Cameron, insomma, ha alzato l’asticella con la sua idea di Big Society e ora ne paga le conseguenze. Secondo Williams i Conservatori hanno infatti adottato con grande entusiasmo una sorta di «socialismo associativo» senza rendersi conto che «il diffuso sospetto» ritiene sia
stata una scelta dettata da «opportunismo» o per «risparmiare denaro pubblico». «Molti – scrive ancora – hanno quindi ignorato quella parte di programma che contiene davvero iniziative per favorire la nascita di una Grande Società; il termine stesso è diventato in breve tempo stantio». Naturalmente, apriti cielo. Cameron ha risposto gelido di essere profondamente in disaccordo con Williams; Ian Duncan Smith, il ministro che sta ridisegnando il welfare britannico, ha messo in dubbio la moralità dell’intervento dell’Arcivescovo e Vince Cable, gran visir dei Lib-Dem e ministro alle Attività Produttive ha ricordato a Williams che i due partiti di coalizione hanno pieno mandato popolare perché hanno totalizzato molto più della metà dei voti alle elezioni.

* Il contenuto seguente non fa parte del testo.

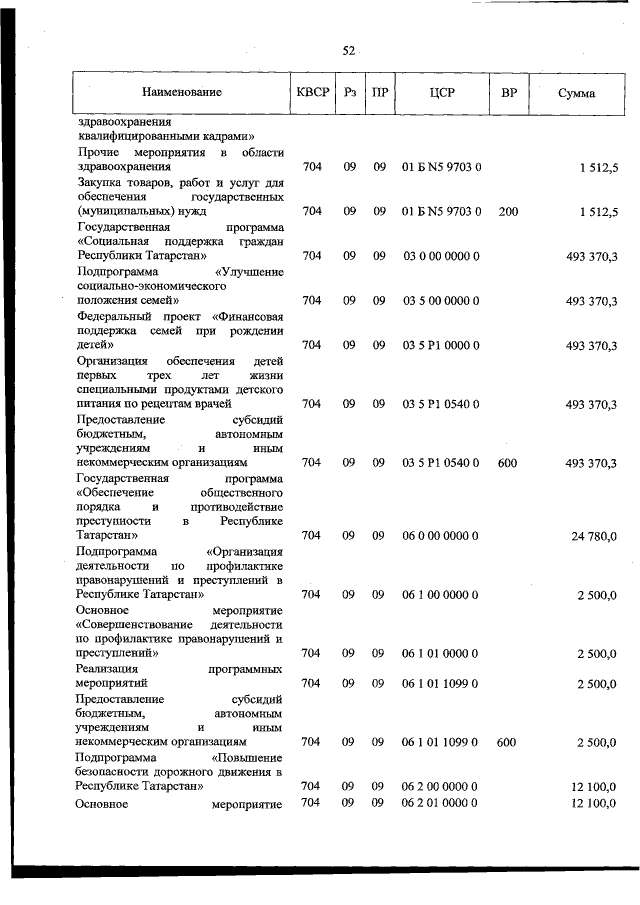 52

| Наименование | КВСР | Рз | ПР | ЦСР | ВР | Сумма |
|---|---|---|---|---|---|---|
| здравоохранения квалифицированными кадрами» | | | | | | |
| Прочие мероприятия в области здравоохранения | 704 | 09 | 09 | 01 Б N5 9703 0 | | 1 512,5 |
| Закупка товаров, работ и услуг для обеспечения государственных (муниципальных) нужд | 704 | 09 | 09 | 01 Б N5 9703 0 | 200 | 1 512,5 |
| Государственная программа «Социальная поддержка граждан Республики Татарстан» | 704 | 09 | 09 | 03 0 00 0000 0 | | 493 370,3 |
| Подпрограмма «Улучшение социально-экономического положения семей» | 704 | 09 | 09 | 03 5 00 0000 0 | | 493 370,3 |
| Федеральный проект «Финансовая поддержка семей при рождении детей» | 704 | 09 | 09 | 03 5 P1 0000 0 | | 493 370,3 |
| Организация обеспечения детей первых трех лет жизни специальными продуктами детского питания по рецептам врачей | 704 | 09 | 09 | 03 5 P1 0540 0 | | 493 370,3 |
| Предоставление субсидий бюджетным, автономным учреждениям и иным некоммерческим организациям | 704 | 09 | 09 | 03 5 P1 0540 0 | 600 | 493 370,3 |
| Государственная программа «Обеспечение общественного порядка и противодействие преступности в Республике Татарстан» | 704 | 09 | 09 | 06 0 00 0000 0 | | 24 780,0 |
| Подпрограмма «Организация деятельности по профилактике правонарушений и преступлений в Республике Татарстан» | 704 | 09 | 09 | 06 1 00 0000 0 | | 2 500,0 |
| Основное мероприятие «Совершенствование деятельности по профилактике правонарушений и преступлений» | 704 | 09 | 09 | 06 1 01 0000 0 | | 2 500,0 |
| Реализация программных мероприятий | 704 | 09 | 09 | 06 1 01 1099 0 | | 2 500,0 |
| Предоставление субсидий бюджетным, автономным учреждениям и иным некоммерческим организациям | 704 | 09 | 09 | 06 1 01 1099 0 | 600 | 2 500,0 |
| Подпрограмма «Повышение безопасности дорожного движения в Республике Татарстан» | 704 | 09 | 09 | 06 2 00 0000 0 | | 12 100,0 |
| Основное мероприятие | 704 | 09 | 09 | 06 2 01 0000 0 | | 12 100,0 |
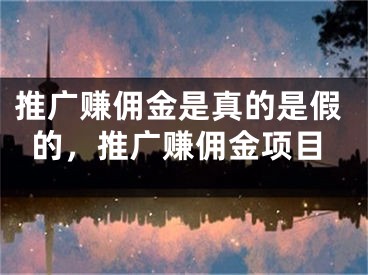 推广赚佣金是真的是假的，推广赚佣金项目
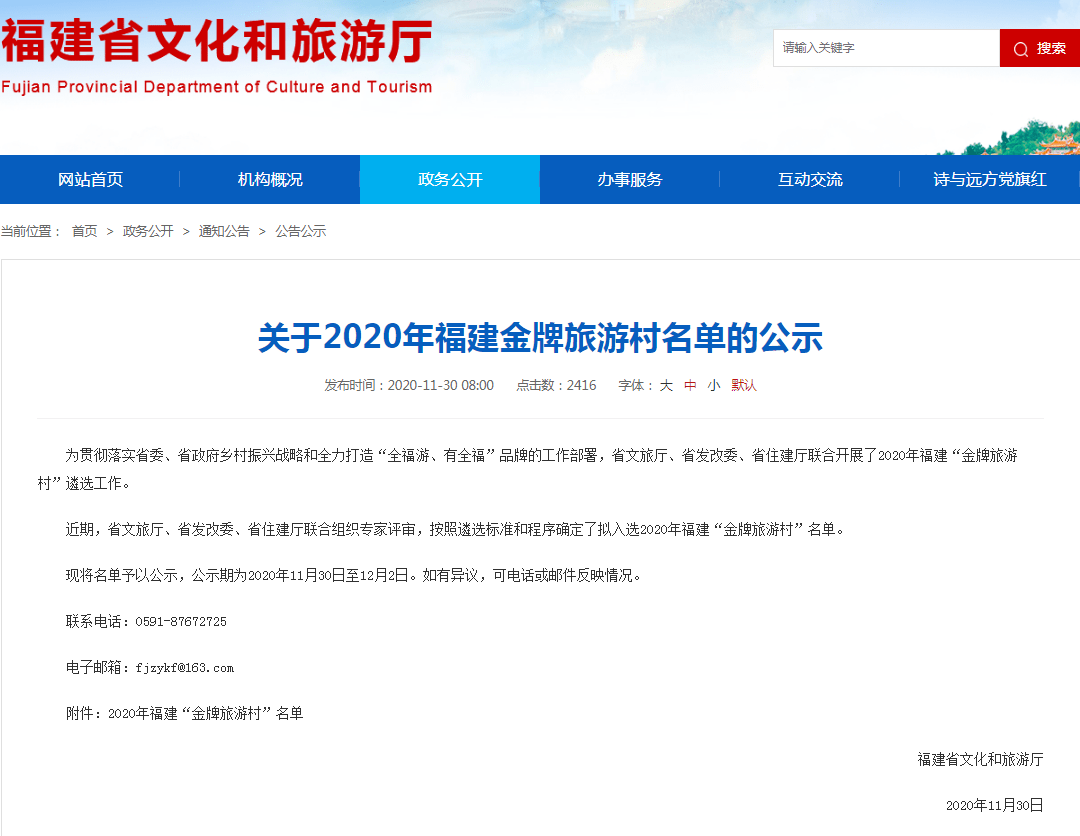 福建省文化和旅游厅
Fujian Provincial Department of Culture and Tourism

请输入关键字
搜索

网站首页
机构概况
政务公开
办事服务
互动交流
诗与远方党旗红

当前位置： 首页 > 政务公开 > 通知公告 > 公告公示

关于2020年福建金牌旅游村名单的公示

发布时间：2020-11-30 08:00　点击数：2416　字体：大 中 小 默认

为贯彻落实省委、省政府乡村振兴战略和全力打造“全福游、有全福”品牌的工作部署，省文旅厅、省发改委、省住建厅联合开展了2020年福建“金牌旅游村”遴选工作。

近期，省文旅厅、省发改委、省住建厅联合组织专家评审，按照遴选标准和程序确定了拟入选2020年福建“金牌旅游村”名单。

现将名单予以公示，公示期为2020年11月30日至12月2日。如有异议，可电话或邮件反映情况。

联系电话：0591-87672725

电子邮箱：fjzykf@163.com

附件：2020年福建“金牌旅游村”名单

福建省文化和旅游厅

2020年11月30日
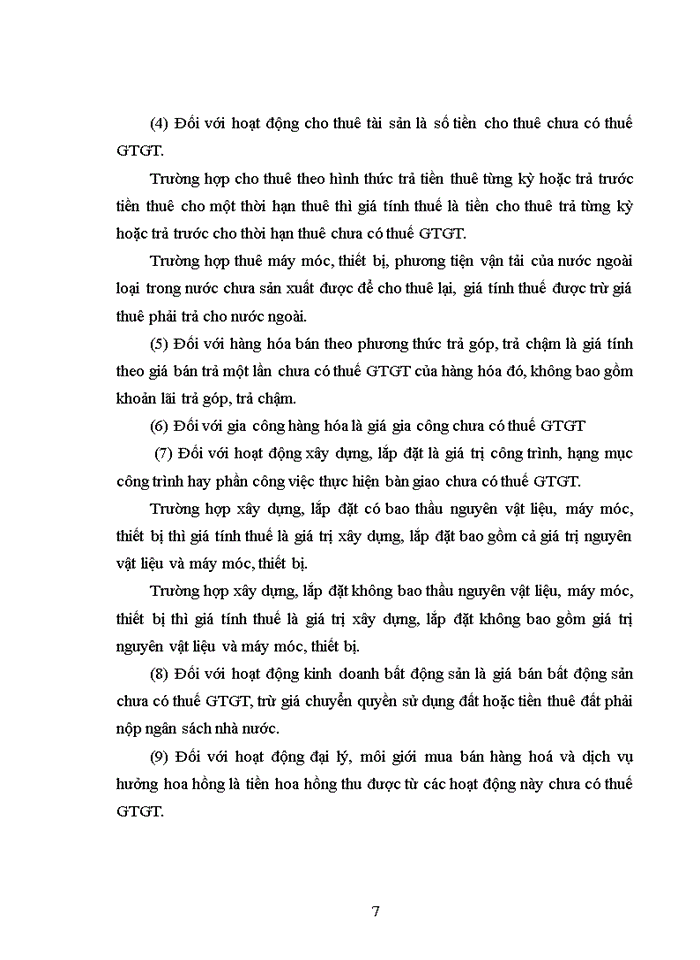 (4) Đối với hoạt động cho thuê tài sản là số tiền cho thuê chưa có thuế GTGT.

Trường hợp cho thuê theo hình thức trả tiền thuê từng kỳ hoặc trả trước tiền thuê cho một thời hạn thuê thì giá tính thuế là tiền cho thuê trả từng kỳ hoặc trả trước cho thời hạn thuê chưa có thuế GTGT.

Trường hợp thuê máy móc, thiết bị, phương tiện vận tải của nước ngoài loại trong nước chưa sản xuất được để cho thuê lại, giá tính thuế được trừ giá thuê phải trả cho nước ngoài.

(5) Đối với hàng hóa bán theo phương thức trả góp, trả chậm là giá tính theo giá bán trả một lần chưa có thuế GTGT của hàng hóa đó, không bao gồm khoản lãi trả góp, trả chậm.

(6) Đối với gia công hàng hóa là giá gia công chưa có thuế GTGT

(7) Đối với hoạt động xây dựng, lắp đặt là giá trị công trình, hạng mục công trình hay phần công việc thực hiện bàn giao chưa có thuế GTGT.

Trường hợp xây dựng, lắp đặt có bao thầu nguyên vật liệu, máy móc, thiết bị thì giá tính thuế là giá trị xây dựng, lắp đặt bao gồm cả giá trị nguyên vật liệu và máy móc, thiết bị.

Trường hợp xây dựng, lắp đặt không bao thầu nguyên vật liệu, máy móc, thiết bị thì giá tính thuế là giá trị xây dựng, lắp đặt không bao gồm giá trị nguyên vật liệu và máy móc, thiết bị.

(8) Đối với hoạt động kinh doanh bất động sản là giá bán bất động sản chưa có thuế GTGT, trừ giá chuyển quyền sử dụng đất hoặc tiền thuê đất phải nộp ngân sách nhà nước.

(9) Đối với hoạt động đại lý, môi giới mua bán hàng hoá và dịch vụ hưởng hoa hồng là tiền hoa hồng thu được từ các hoạt động này chưa có thuế GTGT.

7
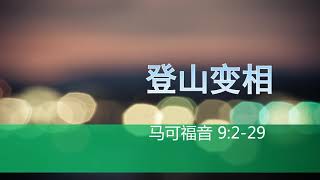 登山变相

马可福音 9:2-29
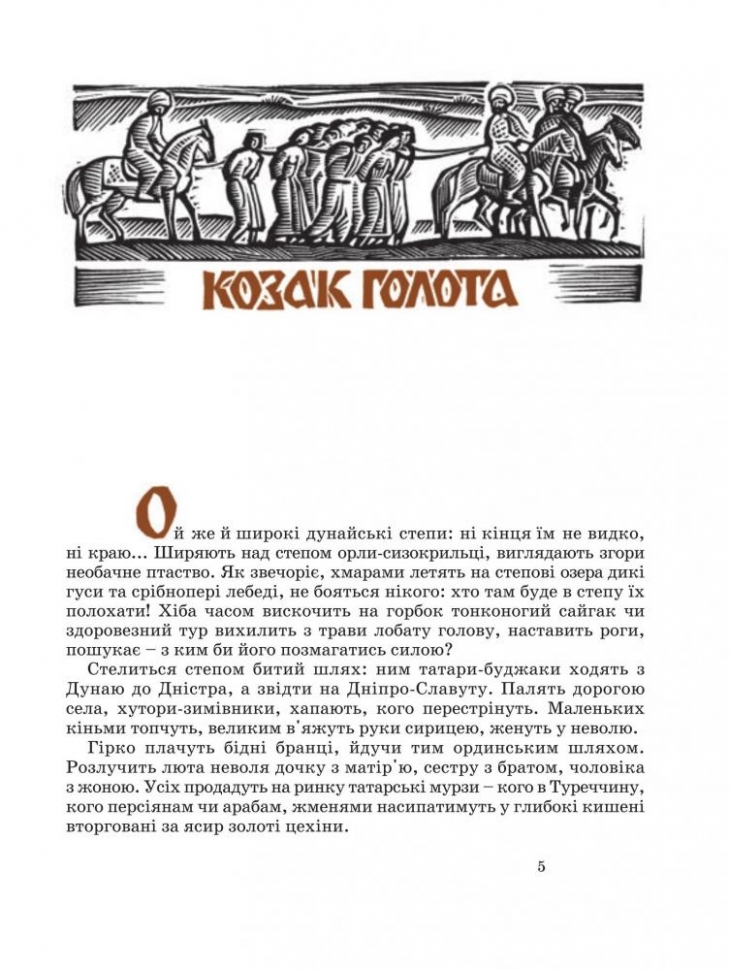 КОЗАК ГОЛОТА

Ой же й широкі дунайські степи: ні кінця їм не видко, ні краю... Ширяють над степом орли-сизокрильці, виглядають згори необачне птаство. Як звечоріє, хмарами летять на степові озера дикі гуси та срібнопері лебеді, не бояться нікого: хто там буде в степу їх полохати! Хіба часом вискочить на горбок тонконогий сайгак чи здоровезний тур вихилить з трави лобату голову, наставить роги, пошукає – з ким би його позмагатись силою?

Стелиться степом битий шлях: ним татари-буджаки ходять з Дунаю до Дністра, а звідти на Дніпро-Славуту. Палять дорогою села, хутори-зимівники, хапають, кого перестрінуть. Маленьких кіньми топчуть, великим в'яжуть руки сирицею, женуть у неволю.

Гірко плачуть бідні бранці, йдучи тим ординським шляхом. Розлучить люта неволя дочку з матір'ю, сестру з братом, чоловіка з жоною. Усіх продадуть на ринку татарські мурзи – кого в Туреччину, кого персіянам чи арабам, жменями насипатимуть у глибокі кишені вторговані за ясир золоті цехіни.

5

Ma è davvero così? Non proprio. Nei programmi elettorali, ad esempio, non s’è fatta parola di triplicare le rette universitarie, ridurre tutto il deficit del Paese in una sola legislatura e riformare il servizio sanitario nazionale nella forma in cui si sta dibattendo ora in Parlamento. Anzi, Cameron aveva promesso di mantenere gli investimenti nell’NHS e proteggere i servizi pubblici essenziali. Dunque? Una volta saliti al potere tanti saluti? Smith ha accusato Williams di non capire come funziona la democrazia e soprattutto la politica, che deve reagire alla fluidità degli eventi. Ma la verità è che, se si guardano ai risultati delle elezioni del 2010, è difficile non dare ragione a Williams. Il 35% degli aventi diritto non si è neppure recato alle urne. I Conservatori, primo partito in termini di voti, hanno raccolto il 36% dei favori di quel 65% che ha in effetti votato. Non si arriva insomma a un quarto degli elettori potenziali e corrisponde a un sesto degli abitanti – di tutte le età – del Regno Unito. Se poi si conta che il 23% dei britannici ha votato i Liberaldemocratici – in numeri generali meno di 2 milioni di voti li hanno separati dai Laburisti – che spesso e volentieri avevano idee opposte a quelle dei Tory e per certi versi più vicine al New Labour, si capirà come quel mandato popolare di cui parla Cable sia in realtà abbastanza deboluccio.
Ora, siamo tutti d’accordo che queste valutazioni al pallottoliere hanno poco da spartire con la realpolitik. Però non stupiamoci se poi gli studenti prendono a bastonate la Rolls di Carlo e Camilla e i poliziotti scendono in strada contro i tagli. Williams, stringi stringi, da bravo pastore anglicano e fine intellettuale, mette governo e opposizione davanti a una serie di «scomode verità». Il passaggio che preferisco è questo: «la politica di afflato imprenditoriale, che cerca con successo sempre calante di affrontare la vita all’ombra dei grandi blocchi finanziari, non genera grande entusiasmo, sia che si etichetti Conservatrice o Progressista. In questa confusione, si ode via via una crescente richiesta di riflessione su cosa siano i principi basilari della democrazia stessa, anche sull’onda di quanto sta accadendo in Medio Oriente e Nord Africa».
Il rischio insomma è che, a lungo andare, a una Grande Società si contrapponga una Piccola Politica, prodotto di un ristretto circolo di elettori per professione.